Tras las elecciones europeas, comentaristas de algunos medios que llevaban meses maltratándonos con grandes titulares sobre el vestuario del presidente valenciano y el caso Gürtel, se sorprendían de que los resultados electorales en los lugares más afectados por estos casos fueran favorables al Partido Popular. Nos infligían a continuación algún discurso filosófico-ético sobre la degradación de la moral pública, evidenciada en la insensibilidad de los ciudadanos ante la corrupción, y se quedaban tan a gusto. No hacían la reflexión obvia de que hasta los niños de Primaria saben ya que la corrupción no tiene un solo color político y, por tanto, no puede ser causa de vuelcos electorales. Es más, cuando se sobredimensiona algún caso, puede dar lugar a reacciones defensivas de cerrar filas en torno al que ven víctima de un ensañamiento y llevar a las urnas a apoyarlo a los que iban a abstenerse o cambiar el voto.

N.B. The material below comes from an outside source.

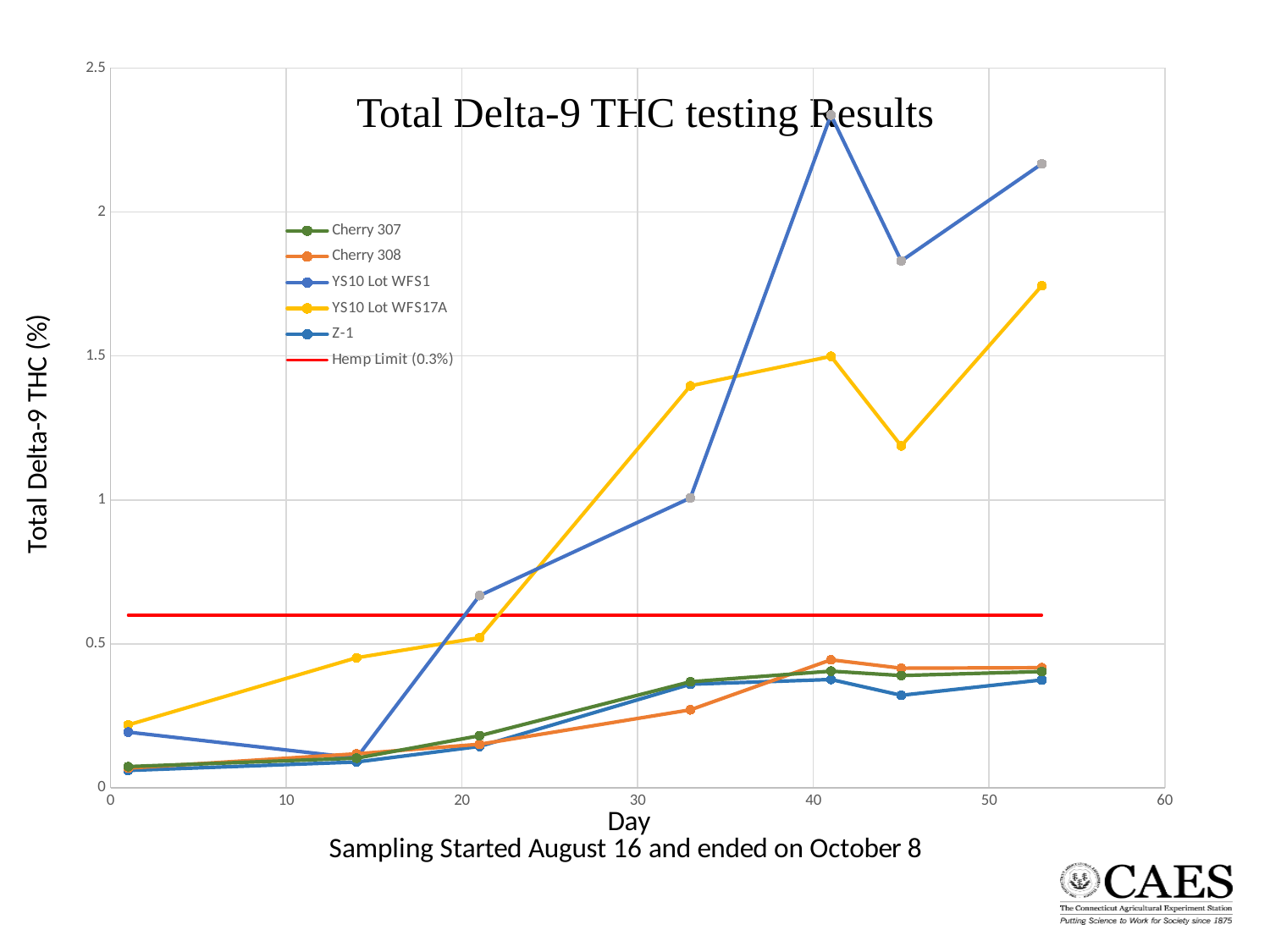
At day 53, which series has the larger value, YS10 Lot WFS1 or YS10 Lot WFS17A? YS10 Lot WFS1 What kind of chart is shown on the slide? line chart Is the value for Cherry 308 at day 53 greater or less than 0.5? less What is the title of the chart? Total Delta-9 THC testing Results What is the label of the x axis? Day Does the YS10 Lot WFS17A series generally rise or fall from day 1 to day 53? rise Is the value for YS10 Lot WFS17A at day 45 greater or less than 1? greater How many entries does the chart legend list? 6 Is the value for YS10 Lot WFS1 at day 41 greater or less than 2? greater Which series reaches the highest Total Delta-9 THC value on the chart? YS10 Lot WFS1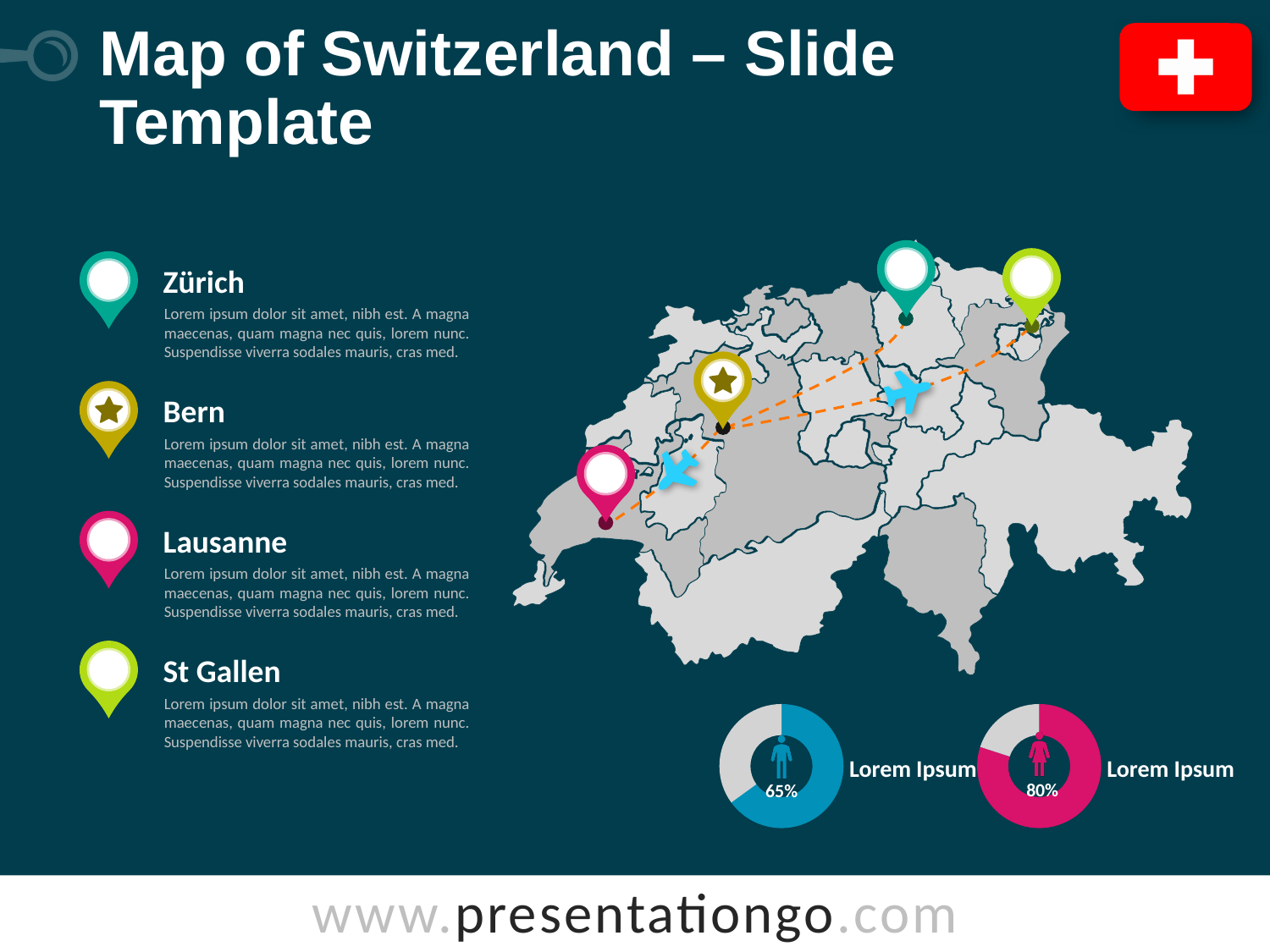
What value is shown in the right (pink) donut chart at the bottom of the slide? 80% How many donut charts are shown on the slide? 2 What icon is shown in the centre of the right (pink) donut chart? A female figure icon What label appears next to the left (blue) donut chart? Lorem Ipsum Is the value shown in the right (pink) donut chart greater or less than 75%? greater Which donut chart shows the larger value, the left (blue) one or the right (pink) one? The right (pink) one What value is shown in the left (blue) donut chart at the bottom of the slide? 65% Is the value shown in the left (blue) donut chart greater or less than 50%? greater What is the difference between the values shown in the right (pink) donut chart and the left (blue) donut chart? 15% What kind of charts are the two small charts at the bottom right of the slide? Donut charts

La Ley orgánica 8/2007, de 4 de Julio, sobre Financiaciación de los Partidos Políticos fue considerada por muchos como un instrumento válido para poner fin a la corrupción. Pero los hechos parecen demostrar que ese objetivo no se ha logrado. Ni las cuantiosas subvenciones públicas de que disfrutan ni el aumento de los límites para las donaciones privadas son suficientes para saciar la voracidad de estas estructuras colosales, que no disminuyen sus plantillas pese a tener a un gran número de sus miembros ocupando cargos públicos y, en muchos casos, superfluos cargos de confianza en Ayuntamientos y otras administraciones; que gastan cantidades astronómicas en campañas electorales donde prima el derroche y la falta de contenido y que aspiran a ensancharse indefinidamente y, con ello, a priorizar su mantenimiento sobre la finalidad que debería orientar su actividad, que es la de intentar mejorar la vida de los ciudadanos. No, para alimentar el monstruo no parecen bastar los recursos que la ley permite y seguimos oyendo hablar de casos de tráfico de influencias, cohechos y demás cuya resolución judicial, si llegan a esta instancia, dependerá de la habilidad del político de turno para camuflar las transacciones que se hayan producido.
Si los ingresos legales no son suficientes, es claro que habría que limitar más por ley sus gastos, especialmente los gastos electorales. Además de contribuir a solucionar el problema de la corrupción, redundaría en beneficio del pluralismo, sería una contribución a la quiebra del bipartidismo, pues los partidos pequeños estarían en mejores condiciones para competir con los grandes. Claro que tal vez eso no interesa, tal vez por ello tenemos que convivir con esta lacra y hacer como que nos creemos que cuando se intercambian acusaciones de corrupción están hablando de verdad. Al menos diré que no me lo creo.